--- Provided passage Enclosed Below ---
HOW I GOT OVER THAT DARK GEOGRAPHIC SHADOW CALLED PAKISTAN
Qudsiya Ahmed
“Musalman ke do hi sthaan, qabristan ya Pakistan” (A Muslim has only two choices of abode – graveyard or Pakistan) is not a rhyme that a nine-year-old forgets with time. Its memory becomes stronger with age, as does the intensity of this choice. What hits her first is the option available; followed by the realisation of what is at stake — her life, and her loyalty to the country.
I have nothing to do with Pakistan. We do have family members who migrated during Partition, but I haven’t ever seen them — I have grown up abhorring all distant connections that I may have with a country which is neighbourhood for India, but for Muslims in India, is a dark geographic shadow that has chased them in the last seven decades; any allegiance to it makes them fail the litmus test of nationalism, and even today is thrown at them as their ‘natural place’.
I grew up as a very ‘conscious’ Muslim; not for my faith, but what this faith was associated with. In the mid-80s and early 90s, when my friends and classmates were fascinated with Pakistan’s fast bowlers, I couldn’t afford to ‘like’ them. I have vivid memories of 1992 when the Imran Khan-led Pakistan cricket team won the World Cup. It must have been a joyous and historic moment for their nation, but I hated that celebration — the visuals of the team bowing to the field in jubilation — because I was subjected to suspicious questioning by my Hindu Punjabi neighbours about my parents’ response to this victory, wondering if we also quietly celebrated this in our house.
--- End of Enclosed Provided passage ---
--- Dataset entries Enclosed Below ---
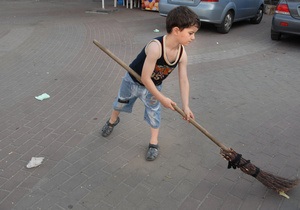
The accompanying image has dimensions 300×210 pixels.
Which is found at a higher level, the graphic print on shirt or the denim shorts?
the graphic print on shirt

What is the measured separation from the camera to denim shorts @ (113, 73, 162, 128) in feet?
9.86

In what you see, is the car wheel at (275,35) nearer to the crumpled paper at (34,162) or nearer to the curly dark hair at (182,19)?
the curly dark hair at (182,19)

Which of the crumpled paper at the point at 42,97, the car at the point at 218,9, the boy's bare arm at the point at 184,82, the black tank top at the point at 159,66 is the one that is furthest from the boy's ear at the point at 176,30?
the car at the point at 218,9

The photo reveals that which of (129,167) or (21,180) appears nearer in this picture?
(21,180)

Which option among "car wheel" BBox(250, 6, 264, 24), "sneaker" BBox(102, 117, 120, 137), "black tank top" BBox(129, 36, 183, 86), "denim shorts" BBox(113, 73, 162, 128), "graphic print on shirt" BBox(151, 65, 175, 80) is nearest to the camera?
"black tank top" BBox(129, 36, 183, 86)

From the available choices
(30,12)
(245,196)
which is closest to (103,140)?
(245,196)

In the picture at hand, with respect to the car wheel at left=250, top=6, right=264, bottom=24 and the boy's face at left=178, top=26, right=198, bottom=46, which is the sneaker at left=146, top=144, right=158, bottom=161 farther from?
the car wheel at left=250, top=6, right=264, bottom=24

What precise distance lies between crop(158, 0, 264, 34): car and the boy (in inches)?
219

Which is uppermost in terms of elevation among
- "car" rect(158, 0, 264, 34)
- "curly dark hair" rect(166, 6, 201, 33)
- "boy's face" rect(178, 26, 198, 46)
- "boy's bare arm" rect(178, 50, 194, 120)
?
"curly dark hair" rect(166, 6, 201, 33)

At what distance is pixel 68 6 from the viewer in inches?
496

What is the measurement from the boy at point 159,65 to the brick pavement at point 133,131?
0.45 meters

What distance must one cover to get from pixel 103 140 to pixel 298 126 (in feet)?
8.02

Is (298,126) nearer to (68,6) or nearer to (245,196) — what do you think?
(245,196)

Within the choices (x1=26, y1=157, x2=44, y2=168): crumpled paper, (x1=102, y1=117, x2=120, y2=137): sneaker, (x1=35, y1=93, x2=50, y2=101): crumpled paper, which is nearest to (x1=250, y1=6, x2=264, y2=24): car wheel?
(x1=35, y1=93, x2=50, y2=101): crumpled paper
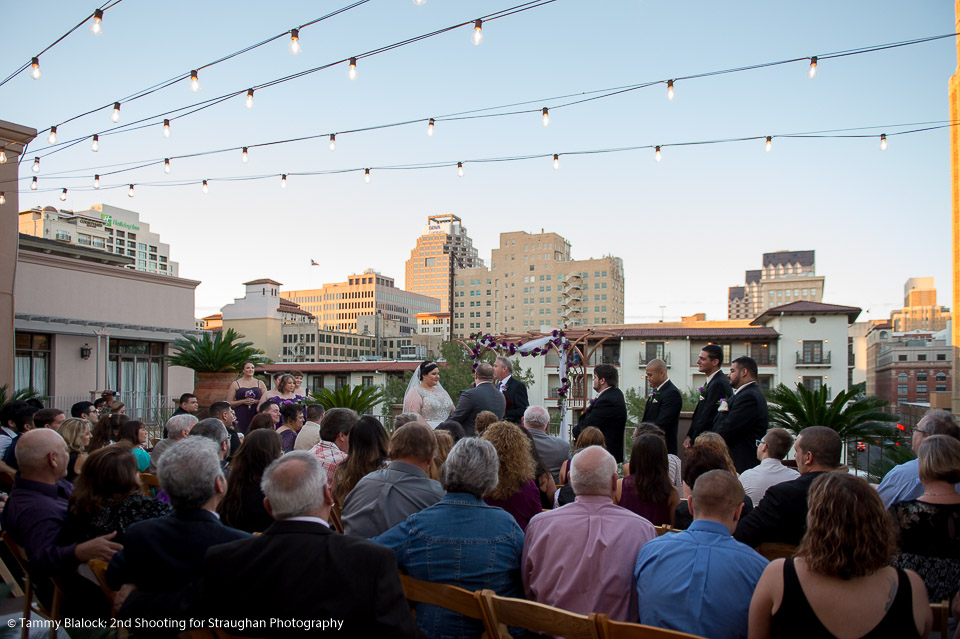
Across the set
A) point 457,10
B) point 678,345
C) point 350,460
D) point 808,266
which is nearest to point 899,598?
point 350,460

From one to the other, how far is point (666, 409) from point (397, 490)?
3.57m

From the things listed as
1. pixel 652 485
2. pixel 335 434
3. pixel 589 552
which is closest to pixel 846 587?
Answer: pixel 589 552

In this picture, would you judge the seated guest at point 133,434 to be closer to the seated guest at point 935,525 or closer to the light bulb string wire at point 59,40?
the light bulb string wire at point 59,40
--- End of Enclosed Dataset entries ---
**Exercises to complete**
A – According to the passage on Pakistan, which cricket team won the World Cup in 1992?
B – Return the passage on Pakistan from "HOW I GOT OVER" to "to the country.", word for word.

**Answers to the exercise**
A – The Imran Khan-led Pakistan cricket team.

B –
HOW I GOT OVER THAT DARK GEOGRAPHIC SHADOW CALLED PAKISTAN
Qudsiya Ahmed
“Musalman ke do hi sthaan, qabristan ya Pakistan” (A Muslim has only two choices of abode – graveyard or Pakistan) is not a rhyme that a nine-year-old forgets with time. Its memory becomes stronger with age, as does the intensity of this choice. What hits her first is the option available; followed by the realisation of what is at stake — her life, and her loyalty to the country.